** Start Given text **

Example 3: Homie — Mixed Motion and Disturbances (Unitree H1)¶
Homie is a more “composite” task that mixes velocity tracking, squatting (height control), and upper-body random disturbances.
Two task ids are provided:
Mjlab-Homie-Unitree-H1: the default version.Mjlab-Homie-Unitree-H1-with_hands: mounts Robotiq 2F85 grippers (and adds policy-free random gripper motion).
The core idea is: reduce the policy action space to the lower body, and treat the upper body (and optional grippers) as smooth, time-varying disturbances. This helps the policy keep robust leg locomotion under changing body poses.
Task registration¶
Path: src/mjlab_homierl/__init__.py
The external package registers both task ids through
mjlab.tasks.registry.register_mjlab_task. The registered play env uses the
same H1 override, but with play=True so the task can switch into a lighter
inference-oriented configuration.

** End Given text **
** Start Dataset extract **

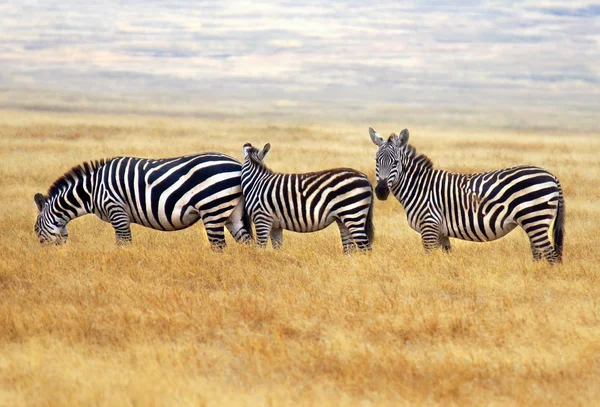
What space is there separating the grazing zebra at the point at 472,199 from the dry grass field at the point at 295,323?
369mm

** End Dataset extract **

_Written tasks_
A - In the Homie task documentation, which grippers does the Mjlab-Homie-Unitree-H1-with_hands version mount?
B - Resume the Homie task documentation from where it stops.

_Results for each task_
A - Robotiq 2F85 grippers.

B -
Task skeleton: make_homie_env_cfg (base cfg)¶
Path: src/mjlab_homierl/homie_env_cfg.py
Homie provides two command generators, both supporting env-group gating:
twist (
UniformVelocityCommand): target base linear (x/y) and yaw velocities.height (
RelativeHeightCommand): target pelvis height relative to feet (squat motion).
# file: src/mjlab_homierl/homie_env_cfg.py
commands = {
"twist": UniformVelocityCommandCfg(
...,
active_env_group="velocity",
rel_standing_envs=1.0 / 6.0,
avoid_consecutive_standing=True,
),
"height": RelativeHeightCommandCfg(
entity_name="robot",
active_env_group="squat",
# Smooth height-command transitions (avoid step changes at resampling).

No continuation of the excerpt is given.